A co-signer is a person who agrees to be equally responsible for a loan along with the primary borrower. If the primary borrower fails to pay, the co-signer is legally obligated to repay. Co-signers are typically used when the primary borrower doesn't qualify on their own credit or income, and a creditworthy co-signer can unlock approval or better terms.

A co-signer is fully on the hook for the loan, just like the primary borrower. If you co-sign for someone, the loan affects your credit just as if you’d taken it yourself: the lender reports the account to the bureaus under your name, late payments hit your score, and you’re legally liable for the full balance.

How co-signing affects underwriting

Lenders look at the stronger of the two credit profiles when underwriting a co-signed loan.
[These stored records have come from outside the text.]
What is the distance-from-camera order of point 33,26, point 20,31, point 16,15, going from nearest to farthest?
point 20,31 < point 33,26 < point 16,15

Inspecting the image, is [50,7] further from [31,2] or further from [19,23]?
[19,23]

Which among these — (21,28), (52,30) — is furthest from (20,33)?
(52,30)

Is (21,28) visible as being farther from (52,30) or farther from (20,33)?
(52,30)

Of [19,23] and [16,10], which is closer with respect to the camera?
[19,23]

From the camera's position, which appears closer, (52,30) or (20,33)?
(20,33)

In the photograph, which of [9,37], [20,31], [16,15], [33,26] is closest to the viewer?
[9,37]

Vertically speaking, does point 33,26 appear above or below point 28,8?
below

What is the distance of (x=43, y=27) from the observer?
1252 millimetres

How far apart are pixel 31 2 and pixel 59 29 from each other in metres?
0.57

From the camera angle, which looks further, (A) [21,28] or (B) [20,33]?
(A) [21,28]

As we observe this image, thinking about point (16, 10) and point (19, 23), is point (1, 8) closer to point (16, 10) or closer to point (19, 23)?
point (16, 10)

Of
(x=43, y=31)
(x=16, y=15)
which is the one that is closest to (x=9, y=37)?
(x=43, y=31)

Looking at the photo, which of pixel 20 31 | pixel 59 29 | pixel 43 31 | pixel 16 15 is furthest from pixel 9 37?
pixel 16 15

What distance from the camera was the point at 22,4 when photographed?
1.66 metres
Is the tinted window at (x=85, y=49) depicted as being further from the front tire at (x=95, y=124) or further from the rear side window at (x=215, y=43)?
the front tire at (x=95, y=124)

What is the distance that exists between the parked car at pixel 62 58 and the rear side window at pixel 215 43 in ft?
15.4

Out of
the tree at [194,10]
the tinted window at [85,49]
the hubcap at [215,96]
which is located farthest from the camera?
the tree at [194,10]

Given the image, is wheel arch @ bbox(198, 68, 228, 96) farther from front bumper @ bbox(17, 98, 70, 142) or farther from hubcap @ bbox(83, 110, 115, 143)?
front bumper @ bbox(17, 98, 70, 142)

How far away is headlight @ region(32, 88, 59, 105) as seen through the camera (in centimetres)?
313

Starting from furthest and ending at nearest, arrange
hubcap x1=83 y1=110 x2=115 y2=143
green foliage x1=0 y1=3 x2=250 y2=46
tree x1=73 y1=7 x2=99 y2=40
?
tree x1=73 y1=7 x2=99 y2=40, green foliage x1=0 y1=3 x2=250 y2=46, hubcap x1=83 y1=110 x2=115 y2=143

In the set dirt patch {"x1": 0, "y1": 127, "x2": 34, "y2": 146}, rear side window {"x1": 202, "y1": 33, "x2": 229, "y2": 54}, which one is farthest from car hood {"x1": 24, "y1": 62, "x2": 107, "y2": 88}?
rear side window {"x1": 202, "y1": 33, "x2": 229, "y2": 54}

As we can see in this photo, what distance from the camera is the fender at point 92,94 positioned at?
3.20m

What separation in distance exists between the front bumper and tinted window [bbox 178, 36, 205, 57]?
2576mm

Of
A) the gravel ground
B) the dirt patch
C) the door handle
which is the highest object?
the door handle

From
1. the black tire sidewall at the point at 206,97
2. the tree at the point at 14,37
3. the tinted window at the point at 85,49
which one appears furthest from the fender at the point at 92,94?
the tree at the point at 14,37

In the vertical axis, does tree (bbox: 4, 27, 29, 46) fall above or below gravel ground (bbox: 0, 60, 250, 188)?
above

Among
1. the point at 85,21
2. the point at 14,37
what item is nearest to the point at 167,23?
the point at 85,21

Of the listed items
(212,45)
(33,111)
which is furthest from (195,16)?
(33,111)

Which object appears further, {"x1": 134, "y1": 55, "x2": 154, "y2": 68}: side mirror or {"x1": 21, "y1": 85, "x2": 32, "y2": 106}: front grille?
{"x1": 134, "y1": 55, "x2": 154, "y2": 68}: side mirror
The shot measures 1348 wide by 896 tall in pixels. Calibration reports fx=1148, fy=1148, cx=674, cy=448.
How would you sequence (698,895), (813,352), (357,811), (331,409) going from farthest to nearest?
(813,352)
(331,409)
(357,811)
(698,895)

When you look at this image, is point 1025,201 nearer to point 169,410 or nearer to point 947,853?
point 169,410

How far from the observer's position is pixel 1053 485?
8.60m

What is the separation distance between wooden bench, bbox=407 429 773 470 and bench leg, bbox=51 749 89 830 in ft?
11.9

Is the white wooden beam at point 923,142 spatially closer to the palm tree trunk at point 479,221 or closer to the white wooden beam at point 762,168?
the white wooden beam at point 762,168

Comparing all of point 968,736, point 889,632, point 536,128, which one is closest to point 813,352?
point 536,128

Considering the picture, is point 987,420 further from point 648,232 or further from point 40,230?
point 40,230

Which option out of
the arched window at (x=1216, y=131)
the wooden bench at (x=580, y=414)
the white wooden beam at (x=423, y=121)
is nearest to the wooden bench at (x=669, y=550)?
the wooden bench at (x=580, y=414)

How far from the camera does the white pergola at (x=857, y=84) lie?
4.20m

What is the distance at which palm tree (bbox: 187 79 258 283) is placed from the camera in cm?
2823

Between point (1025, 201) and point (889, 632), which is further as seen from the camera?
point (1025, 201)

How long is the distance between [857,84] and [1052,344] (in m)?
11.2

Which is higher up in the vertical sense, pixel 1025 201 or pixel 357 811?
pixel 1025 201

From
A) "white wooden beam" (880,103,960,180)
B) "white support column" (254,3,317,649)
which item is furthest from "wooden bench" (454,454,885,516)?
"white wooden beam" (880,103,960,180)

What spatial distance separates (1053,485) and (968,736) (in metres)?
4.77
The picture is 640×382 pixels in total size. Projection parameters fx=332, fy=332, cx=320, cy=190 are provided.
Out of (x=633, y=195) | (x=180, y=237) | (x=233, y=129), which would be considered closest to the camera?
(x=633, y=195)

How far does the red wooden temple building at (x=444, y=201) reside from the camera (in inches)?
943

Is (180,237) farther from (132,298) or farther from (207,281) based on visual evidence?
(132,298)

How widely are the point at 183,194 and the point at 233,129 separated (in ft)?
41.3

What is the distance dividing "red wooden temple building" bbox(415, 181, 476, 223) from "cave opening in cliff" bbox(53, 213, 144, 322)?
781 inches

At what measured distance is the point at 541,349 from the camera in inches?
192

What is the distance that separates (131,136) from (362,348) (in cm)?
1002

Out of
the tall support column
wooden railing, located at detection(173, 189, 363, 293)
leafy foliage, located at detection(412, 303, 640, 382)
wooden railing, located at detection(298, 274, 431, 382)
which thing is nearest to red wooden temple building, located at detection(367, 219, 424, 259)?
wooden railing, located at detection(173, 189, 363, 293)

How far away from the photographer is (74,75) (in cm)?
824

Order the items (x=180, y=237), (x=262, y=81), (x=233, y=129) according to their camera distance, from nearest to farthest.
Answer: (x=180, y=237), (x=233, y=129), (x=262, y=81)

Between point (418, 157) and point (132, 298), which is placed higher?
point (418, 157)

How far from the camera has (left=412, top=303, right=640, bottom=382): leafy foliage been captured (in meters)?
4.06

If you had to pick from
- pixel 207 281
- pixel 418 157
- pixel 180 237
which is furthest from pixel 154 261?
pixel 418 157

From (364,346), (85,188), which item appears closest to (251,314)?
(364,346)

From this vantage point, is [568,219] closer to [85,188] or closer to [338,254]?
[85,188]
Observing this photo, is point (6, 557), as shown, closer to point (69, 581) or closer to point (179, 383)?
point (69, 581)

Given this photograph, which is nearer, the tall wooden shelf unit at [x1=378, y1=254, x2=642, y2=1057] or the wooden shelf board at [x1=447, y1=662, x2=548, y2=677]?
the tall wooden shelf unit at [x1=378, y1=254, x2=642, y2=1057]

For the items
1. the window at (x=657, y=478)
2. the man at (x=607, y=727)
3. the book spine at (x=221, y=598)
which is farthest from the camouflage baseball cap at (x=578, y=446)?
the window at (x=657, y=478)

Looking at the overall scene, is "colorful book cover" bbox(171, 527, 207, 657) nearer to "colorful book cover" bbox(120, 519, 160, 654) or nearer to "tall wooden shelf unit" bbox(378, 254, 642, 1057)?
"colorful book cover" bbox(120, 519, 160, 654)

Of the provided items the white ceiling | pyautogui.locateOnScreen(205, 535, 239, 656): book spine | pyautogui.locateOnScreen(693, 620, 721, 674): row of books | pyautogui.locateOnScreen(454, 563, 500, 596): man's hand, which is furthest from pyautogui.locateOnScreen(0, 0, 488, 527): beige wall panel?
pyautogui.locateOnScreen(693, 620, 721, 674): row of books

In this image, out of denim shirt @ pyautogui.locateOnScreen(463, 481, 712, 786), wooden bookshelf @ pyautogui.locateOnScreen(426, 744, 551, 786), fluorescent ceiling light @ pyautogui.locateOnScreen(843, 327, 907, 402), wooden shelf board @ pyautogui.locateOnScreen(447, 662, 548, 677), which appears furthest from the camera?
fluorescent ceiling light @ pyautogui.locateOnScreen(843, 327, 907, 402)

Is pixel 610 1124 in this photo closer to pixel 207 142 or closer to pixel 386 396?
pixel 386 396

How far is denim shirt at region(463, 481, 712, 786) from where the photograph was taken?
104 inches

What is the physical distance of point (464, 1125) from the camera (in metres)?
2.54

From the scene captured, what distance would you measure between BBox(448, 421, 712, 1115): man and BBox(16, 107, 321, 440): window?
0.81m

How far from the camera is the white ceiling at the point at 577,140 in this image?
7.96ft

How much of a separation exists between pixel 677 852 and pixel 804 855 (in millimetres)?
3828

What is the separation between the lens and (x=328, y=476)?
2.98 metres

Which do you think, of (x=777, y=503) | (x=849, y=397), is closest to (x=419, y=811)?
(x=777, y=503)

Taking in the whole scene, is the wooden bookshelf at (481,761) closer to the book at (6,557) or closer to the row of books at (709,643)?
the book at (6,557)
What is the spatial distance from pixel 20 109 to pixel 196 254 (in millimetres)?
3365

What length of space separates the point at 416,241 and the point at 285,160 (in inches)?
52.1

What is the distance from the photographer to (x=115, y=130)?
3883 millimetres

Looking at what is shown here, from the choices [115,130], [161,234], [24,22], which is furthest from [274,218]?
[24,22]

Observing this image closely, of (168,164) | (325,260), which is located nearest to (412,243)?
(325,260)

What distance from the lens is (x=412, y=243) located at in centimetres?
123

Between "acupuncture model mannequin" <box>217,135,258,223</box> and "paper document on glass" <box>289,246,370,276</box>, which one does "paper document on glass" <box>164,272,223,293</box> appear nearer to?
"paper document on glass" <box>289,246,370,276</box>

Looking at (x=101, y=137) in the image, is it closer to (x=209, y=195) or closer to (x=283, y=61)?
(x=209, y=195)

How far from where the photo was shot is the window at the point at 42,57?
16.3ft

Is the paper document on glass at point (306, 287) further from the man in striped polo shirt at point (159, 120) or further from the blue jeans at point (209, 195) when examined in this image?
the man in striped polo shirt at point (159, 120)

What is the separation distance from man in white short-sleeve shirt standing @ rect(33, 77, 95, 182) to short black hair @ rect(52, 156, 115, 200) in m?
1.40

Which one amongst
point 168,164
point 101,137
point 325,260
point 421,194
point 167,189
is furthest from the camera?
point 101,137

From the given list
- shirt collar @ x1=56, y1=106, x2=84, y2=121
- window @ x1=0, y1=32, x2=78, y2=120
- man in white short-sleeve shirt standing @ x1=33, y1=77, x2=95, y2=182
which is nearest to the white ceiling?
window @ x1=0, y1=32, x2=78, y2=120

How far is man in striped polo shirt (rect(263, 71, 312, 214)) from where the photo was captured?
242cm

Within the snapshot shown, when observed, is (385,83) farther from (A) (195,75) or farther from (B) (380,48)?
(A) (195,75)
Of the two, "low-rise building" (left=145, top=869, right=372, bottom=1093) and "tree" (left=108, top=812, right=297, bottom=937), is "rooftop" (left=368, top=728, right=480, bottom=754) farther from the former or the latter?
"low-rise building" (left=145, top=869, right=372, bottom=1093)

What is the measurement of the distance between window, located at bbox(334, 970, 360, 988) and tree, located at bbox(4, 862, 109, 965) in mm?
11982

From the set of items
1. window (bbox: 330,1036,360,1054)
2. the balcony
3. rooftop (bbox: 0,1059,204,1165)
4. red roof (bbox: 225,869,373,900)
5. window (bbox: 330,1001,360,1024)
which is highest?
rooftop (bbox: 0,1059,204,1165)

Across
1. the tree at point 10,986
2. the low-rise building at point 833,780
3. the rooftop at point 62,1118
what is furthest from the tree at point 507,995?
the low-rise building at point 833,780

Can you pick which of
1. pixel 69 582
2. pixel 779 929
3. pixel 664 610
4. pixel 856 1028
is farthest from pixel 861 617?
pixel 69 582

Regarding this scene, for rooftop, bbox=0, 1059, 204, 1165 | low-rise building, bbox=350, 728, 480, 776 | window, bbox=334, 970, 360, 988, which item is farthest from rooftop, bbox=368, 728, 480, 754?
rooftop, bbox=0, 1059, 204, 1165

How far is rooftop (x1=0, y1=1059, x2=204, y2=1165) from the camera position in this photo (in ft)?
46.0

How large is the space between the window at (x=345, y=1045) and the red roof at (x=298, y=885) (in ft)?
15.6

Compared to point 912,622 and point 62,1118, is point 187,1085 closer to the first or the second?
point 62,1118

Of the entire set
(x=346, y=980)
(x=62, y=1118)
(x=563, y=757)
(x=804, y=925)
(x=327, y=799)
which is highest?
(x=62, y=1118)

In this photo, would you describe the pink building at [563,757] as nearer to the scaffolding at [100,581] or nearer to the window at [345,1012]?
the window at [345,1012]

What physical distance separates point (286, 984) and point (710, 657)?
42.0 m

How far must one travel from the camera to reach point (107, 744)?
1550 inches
So if the primary borrower has a 580 FICO and the co-signer has a 750 FICO, the lender prices the loan closer to the 750 borrower’s risk.

This can dramatically change the math:

  • $5,000 loan with a 580 FICO solo: maybe declined, or approved at 100%+ APR
  • Same $5,000 loan with a 750 FICO co-signer: likely approved at 15-25% APR

For people who don’t qualify on their own — recent graduates with no credit history, borrowers rebuilding from major events — a co-signer can be the difference between getting credit and not.

The risks for the co-signer

Co-signing is essentially making yourself a backup borrower. The risks:

  • The loan appears on your credit report and affects your DTI for your own future borrowing
  • Late payments by the primary borrower hit your credit
  • If the primary defaults, you’re legally responsible for the full balance
  • Removing yourself as co-signer mid-loan is rarely possible without paying off or refinancing

Don’t co-sign for someone unless you’d be comfortable paying the loan off yourself if they couldn’t. Many family relationships end badly over co-signed debts that went south.